Intervention de Philippe Marini

Réunion du 17 octobre 2006 à 16h20
Fiducie — Adoption des conclusions modifiées du rapport d'une commission

Photo de Philippe MariniPhilippe Marini :

...à des inconvénients, des incompréhensions et des aléas qui seraient susceptibles de compromettre son chemin.

J'accepte donc, par avance, de me rallier aux amendements du Gouvernement portant sur le champ du constituant, tout en souhaitant que le débat ne soit pas clos pour autant et qu'il soit possible, au vu de l'expérience, de revenir sur cet aspect important.

Il faut rappeler que les enjeux en la matière sont réels, en termes de compétitivité de nos centres de décision.

Vous savez, mes chers collègues, que le Sénat a souhaité créer une mission d'information, commune à trois commissions, sur la notion de centre de décision économique.
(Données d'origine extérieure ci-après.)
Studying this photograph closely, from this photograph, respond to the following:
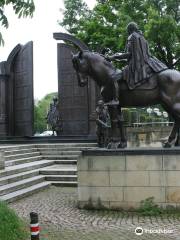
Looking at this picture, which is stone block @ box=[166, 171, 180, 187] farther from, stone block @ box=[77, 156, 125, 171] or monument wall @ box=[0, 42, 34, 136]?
monument wall @ box=[0, 42, 34, 136]

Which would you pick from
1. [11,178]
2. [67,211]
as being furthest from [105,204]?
[11,178]

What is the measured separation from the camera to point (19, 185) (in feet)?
39.4

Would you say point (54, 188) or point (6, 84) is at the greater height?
point (6, 84)

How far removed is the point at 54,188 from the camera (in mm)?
13164

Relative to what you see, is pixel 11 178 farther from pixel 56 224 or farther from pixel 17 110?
pixel 17 110

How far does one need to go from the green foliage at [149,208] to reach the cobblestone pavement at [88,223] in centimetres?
25

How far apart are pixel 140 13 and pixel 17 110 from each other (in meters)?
11.1

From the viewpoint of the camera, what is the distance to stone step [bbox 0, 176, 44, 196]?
11184 millimetres

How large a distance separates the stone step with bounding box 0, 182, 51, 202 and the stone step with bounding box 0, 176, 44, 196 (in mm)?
145

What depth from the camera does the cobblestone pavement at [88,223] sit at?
708cm

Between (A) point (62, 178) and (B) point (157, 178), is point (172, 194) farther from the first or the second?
(A) point (62, 178)

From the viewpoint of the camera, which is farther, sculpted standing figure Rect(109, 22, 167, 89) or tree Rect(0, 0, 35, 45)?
sculpted standing figure Rect(109, 22, 167, 89)

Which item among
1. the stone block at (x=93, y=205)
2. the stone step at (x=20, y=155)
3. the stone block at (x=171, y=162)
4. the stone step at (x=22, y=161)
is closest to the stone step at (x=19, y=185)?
the stone step at (x=22, y=161)

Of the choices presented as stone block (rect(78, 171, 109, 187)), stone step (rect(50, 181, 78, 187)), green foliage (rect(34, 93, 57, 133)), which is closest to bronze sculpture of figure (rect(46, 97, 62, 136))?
stone step (rect(50, 181, 78, 187))
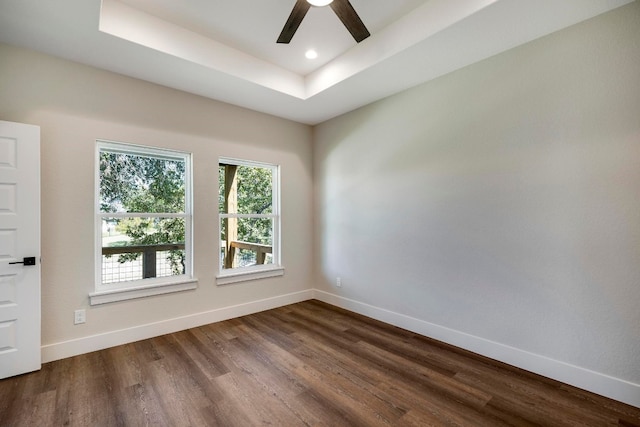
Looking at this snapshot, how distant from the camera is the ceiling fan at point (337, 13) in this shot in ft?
6.23

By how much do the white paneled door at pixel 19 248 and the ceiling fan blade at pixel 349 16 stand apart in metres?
2.59

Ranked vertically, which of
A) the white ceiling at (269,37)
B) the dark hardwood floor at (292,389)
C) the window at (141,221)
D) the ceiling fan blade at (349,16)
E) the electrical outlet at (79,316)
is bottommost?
the dark hardwood floor at (292,389)

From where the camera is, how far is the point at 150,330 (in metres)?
3.15

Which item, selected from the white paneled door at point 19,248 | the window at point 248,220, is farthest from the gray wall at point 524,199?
the white paneled door at point 19,248

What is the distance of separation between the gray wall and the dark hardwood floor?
400 millimetres

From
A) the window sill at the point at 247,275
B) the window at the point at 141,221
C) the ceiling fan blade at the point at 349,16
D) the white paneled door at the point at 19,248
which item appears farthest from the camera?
the window sill at the point at 247,275

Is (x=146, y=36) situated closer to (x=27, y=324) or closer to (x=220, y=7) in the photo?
(x=220, y=7)

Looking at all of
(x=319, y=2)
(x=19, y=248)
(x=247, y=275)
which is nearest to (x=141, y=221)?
(x=19, y=248)

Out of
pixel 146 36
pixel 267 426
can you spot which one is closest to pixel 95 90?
pixel 146 36

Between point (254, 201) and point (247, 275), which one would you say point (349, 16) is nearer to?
point (254, 201)

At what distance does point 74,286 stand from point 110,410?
1.34 m

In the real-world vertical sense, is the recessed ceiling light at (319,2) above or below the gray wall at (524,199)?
above

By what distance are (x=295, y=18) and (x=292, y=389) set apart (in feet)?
8.76

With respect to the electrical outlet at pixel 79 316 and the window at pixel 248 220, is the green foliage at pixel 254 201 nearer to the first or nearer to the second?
the window at pixel 248 220
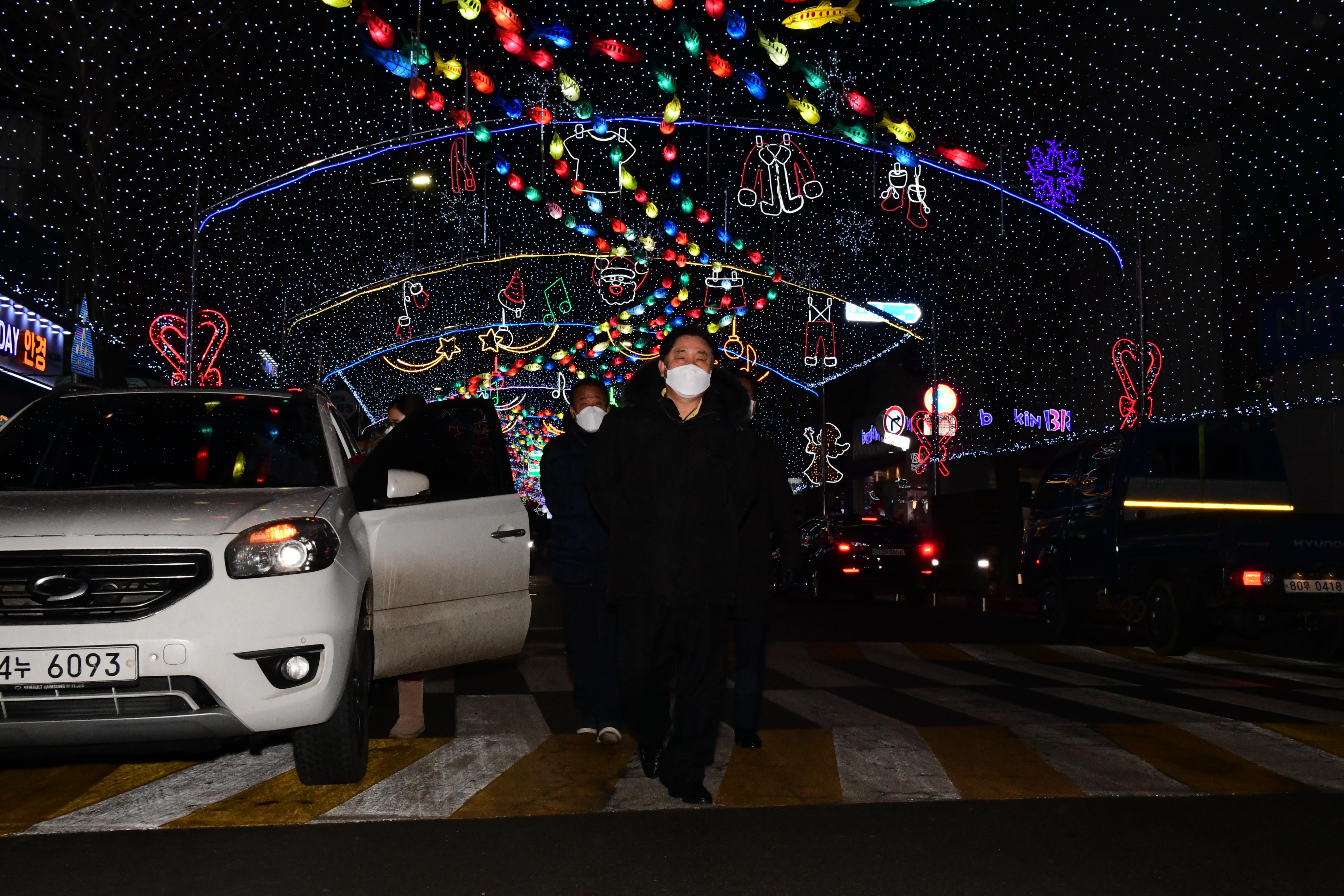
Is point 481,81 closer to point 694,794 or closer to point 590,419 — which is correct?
point 590,419

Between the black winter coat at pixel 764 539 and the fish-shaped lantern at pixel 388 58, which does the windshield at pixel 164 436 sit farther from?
the fish-shaped lantern at pixel 388 58

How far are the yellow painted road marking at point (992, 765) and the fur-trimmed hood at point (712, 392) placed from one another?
76.2 inches

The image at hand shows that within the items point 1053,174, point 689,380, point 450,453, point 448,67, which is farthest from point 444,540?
point 1053,174

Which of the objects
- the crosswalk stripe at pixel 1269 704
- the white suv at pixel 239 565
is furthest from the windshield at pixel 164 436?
the crosswalk stripe at pixel 1269 704

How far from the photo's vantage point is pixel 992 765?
6.36 m

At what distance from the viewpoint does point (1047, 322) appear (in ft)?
102

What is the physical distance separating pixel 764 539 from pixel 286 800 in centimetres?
268

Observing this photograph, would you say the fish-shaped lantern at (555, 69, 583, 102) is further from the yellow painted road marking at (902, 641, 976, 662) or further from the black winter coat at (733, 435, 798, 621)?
the black winter coat at (733, 435, 798, 621)

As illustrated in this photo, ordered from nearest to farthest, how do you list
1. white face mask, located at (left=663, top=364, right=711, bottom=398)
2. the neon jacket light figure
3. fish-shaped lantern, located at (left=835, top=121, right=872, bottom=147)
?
white face mask, located at (left=663, top=364, right=711, bottom=398)
fish-shaped lantern, located at (left=835, top=121, right=872, bottom=147)
the neon jacket light figure

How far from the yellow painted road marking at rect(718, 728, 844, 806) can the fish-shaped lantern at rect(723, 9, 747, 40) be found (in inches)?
344

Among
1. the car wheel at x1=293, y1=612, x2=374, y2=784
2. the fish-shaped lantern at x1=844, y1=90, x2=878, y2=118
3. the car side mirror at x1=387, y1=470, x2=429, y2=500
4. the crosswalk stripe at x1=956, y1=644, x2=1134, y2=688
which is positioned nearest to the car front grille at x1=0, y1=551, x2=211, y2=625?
the car wheel at x1=293, y1=612, x2=374, y2=784

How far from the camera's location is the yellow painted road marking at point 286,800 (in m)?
5.22

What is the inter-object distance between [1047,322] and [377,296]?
58.0 feet

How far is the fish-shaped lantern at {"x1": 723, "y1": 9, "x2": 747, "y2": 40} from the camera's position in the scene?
45.0ft
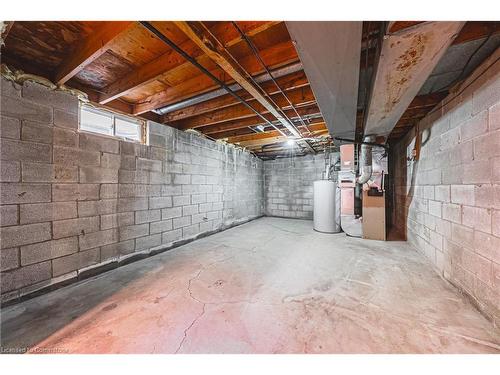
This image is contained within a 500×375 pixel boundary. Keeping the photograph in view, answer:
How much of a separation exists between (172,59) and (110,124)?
1372 mm

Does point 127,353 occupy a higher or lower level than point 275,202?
lower

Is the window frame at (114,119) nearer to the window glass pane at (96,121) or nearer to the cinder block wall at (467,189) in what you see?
the window glass pane at (96,121)

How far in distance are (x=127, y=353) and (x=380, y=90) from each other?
8.15 ft

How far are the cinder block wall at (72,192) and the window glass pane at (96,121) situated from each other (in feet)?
0.43

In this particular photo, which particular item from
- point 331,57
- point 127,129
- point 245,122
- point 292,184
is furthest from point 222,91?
point 292,184

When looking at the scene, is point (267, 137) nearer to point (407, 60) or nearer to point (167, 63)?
point (167, 63)

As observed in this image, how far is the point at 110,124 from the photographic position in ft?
7.54

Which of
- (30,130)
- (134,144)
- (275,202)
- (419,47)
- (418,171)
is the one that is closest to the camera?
(419,47)

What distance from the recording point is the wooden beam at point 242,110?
Result: 2.13 m

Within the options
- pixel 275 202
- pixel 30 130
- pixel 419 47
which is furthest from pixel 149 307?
pixel 275 202

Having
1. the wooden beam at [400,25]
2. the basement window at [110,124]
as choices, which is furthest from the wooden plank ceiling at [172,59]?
the basement window at [110,124]

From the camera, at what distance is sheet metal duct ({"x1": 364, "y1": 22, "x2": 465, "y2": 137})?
931 millimetres

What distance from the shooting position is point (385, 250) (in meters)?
2.81

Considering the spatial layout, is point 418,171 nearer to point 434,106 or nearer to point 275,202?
point 434,106
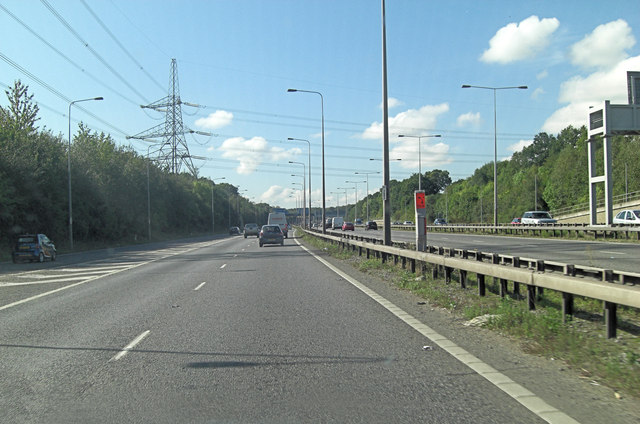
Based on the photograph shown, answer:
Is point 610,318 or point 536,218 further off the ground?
point 536,218

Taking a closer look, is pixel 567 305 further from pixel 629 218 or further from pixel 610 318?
pixel 629 218

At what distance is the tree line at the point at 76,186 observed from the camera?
39.2m

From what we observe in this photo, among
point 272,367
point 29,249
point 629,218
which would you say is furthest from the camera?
point 629,218

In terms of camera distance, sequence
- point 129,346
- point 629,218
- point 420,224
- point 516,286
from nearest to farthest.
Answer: point 129,346
point 516,286
point 420,224
point 629,218

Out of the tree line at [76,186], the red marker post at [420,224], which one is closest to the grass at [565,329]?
the red marker post at [420,224]

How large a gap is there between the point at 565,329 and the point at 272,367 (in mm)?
4170

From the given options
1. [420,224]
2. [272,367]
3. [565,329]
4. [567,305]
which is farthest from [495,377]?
[420,224]

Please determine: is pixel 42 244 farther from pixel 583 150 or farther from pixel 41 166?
pixel 583 150

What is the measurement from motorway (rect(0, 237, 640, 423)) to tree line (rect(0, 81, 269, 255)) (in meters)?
31.3

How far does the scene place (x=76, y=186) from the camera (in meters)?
49.5

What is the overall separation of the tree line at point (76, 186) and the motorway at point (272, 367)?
31.3 metres

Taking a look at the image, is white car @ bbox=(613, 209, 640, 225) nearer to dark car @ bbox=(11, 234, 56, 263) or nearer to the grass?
the grass

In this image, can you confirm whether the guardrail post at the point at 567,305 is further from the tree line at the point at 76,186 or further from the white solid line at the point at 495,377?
the tree line at the point at 76,186

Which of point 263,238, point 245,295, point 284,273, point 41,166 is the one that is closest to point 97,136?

En effet, un très grand nombre de conséquences, pour l'ensemble des professions de services, mais aussi pour l'emploi et l'investissement, sont liées à la capacité de maintenir, de retenir, de développer et de multiplier sur notre territoire des centres de décision économique.

Aujourd'hui, bien des opérations financières d'envergure échappent au droit français alors même qu'elles concernent des sociétés ou des groupes de sociétés qui peuvent être qualifiés, sans abus de langage, de français, ou dont les sièges sont situés en France.

En l'absence de mécanismes fiduciaires à large champ d'application en droit français, bien des sociétés cherchent dans les panoplies de droits étrangers ce dont elles ne disposent pas dans notre propre droit, ce qui se traduit par des transferts de fonds de la France vers l'étranger, mouvements eux-mêmes générateurs d'activités économiques et financières hors de notre pays.

Je citerai six exemples concrets d'utilisation possible de la fiducie, telle qu'elle serait définie si nous adoptions les amendements du Gouvernement.

Il s'agit, premièrement, de la création de structures permettant de garantir des engagements futurs, tels que des engagements de retraite ou des engagements financiers liés à la dépollution de sites industriels ; des montants considérables de capitaux sont en jeu.

Le deuxième exemple concerne la mise en place d'opérations d'épargne salariale. Certains droits étrangers ne connaissent pas nos systèmes de fonds communs de placement d'entreprises : la fiducie peut constituer un instrument permettant d'assurer de telles opérations dans le cadre d'un actionnariat direct.

Troisième exemple : la création d'une structure ad hoc de gestion de participations au sein d'un groupe de sociétés rendrait inutile la création d'une société holding possédant son propre actionnariat. Grâce à cette fiducie de type contractuel, on pourrait donc aboutir au même résultat qu'avec la holding, tout en évitant les lourdeurs administratives qui y sont afférentes.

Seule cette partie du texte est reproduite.